Global investors with $11trn (£8trn) in assets under management have published their expectations for how banks should align their operations with net-zero emissions.
In a new report, Fidelity International, Legal and General Investment Management and 33 other investors urge banks to commit to net zero by 2050, and to publish interim targets with a primary focus on indirect emissions associated with investments, lending, and other financial services.
Setting explicit criteria for withdrawing finance from activities that are not aligned with net zero is also expected, along with the adoption of recommendations from the Task Force on Climate-related Financial Disclosures (TCFD).
Furthermore, the investors have called for board accountability for, and variable remuneration aligned with, the delivery of net-zero emissions, with financial statements that reflect a low-carbon transition.
This comes after research found that the world’s 60 biggest banks have provided $3.8tn of financing for fossil fuel companies since the Paris Agreement, despite the UN estimating that an equivalent amount of green investment is needed every year to deliver net zero.
Stephanie Pfeifer, CEO of the Institutional Investors Group on Climate Change (IIGCC), which convened the investors, said that there is an “urgent need” for banks to take and accelerate action to support the goals of the Paris Agreement.
“The launch of this investor expectations report outlines meaningful action focused on achieving real world impact for the banking sector,” she continued.
“This is a significant opportunity for banks to play a leading role in driving the net-zero transition.
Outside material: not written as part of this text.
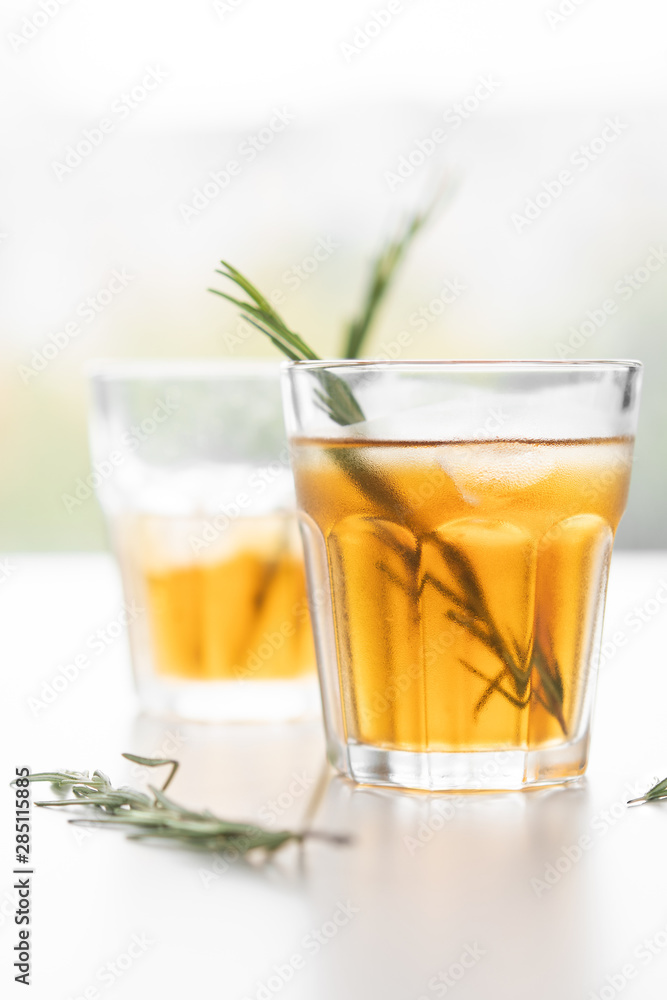 glasses of soda with lemon and rosemary on a light background glasses of soda with lemon and rosemary on a light background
With five years already elapsed since the Paris Agreement, talking the talk must be replaced with walking the walk.”
The coalition of investors has engaged with 27 of the world’s largest banks on their expectations, including Barclays, HSBC and Citigroup, with additional banks to be approached in due course.
They have also been urged to cease activities that cause emissions through deforestation and land-use change, and have been told not to rely on unproven negative emission technologies and offsets.
All 27 banks will be invited to join the investors, along with the IIGCC and the Transition Pathway Initiative, in developing a bespoke Paris alignment assessment benchmark for banks.
Bess Joffe, head of responsible investment at the Church Commissioners for England, part of the investor group, said: “This initiative is an ideal way for investors to partner with banks as we all seek to decarbonise our activities, in alignment with Paris.
“The investor expectations provide clear guidance to banks as to the steps investors want to see them take to improve their contribution to a net-zero economy and the engagement-focused approach will allow for the best ideas to be tabled.”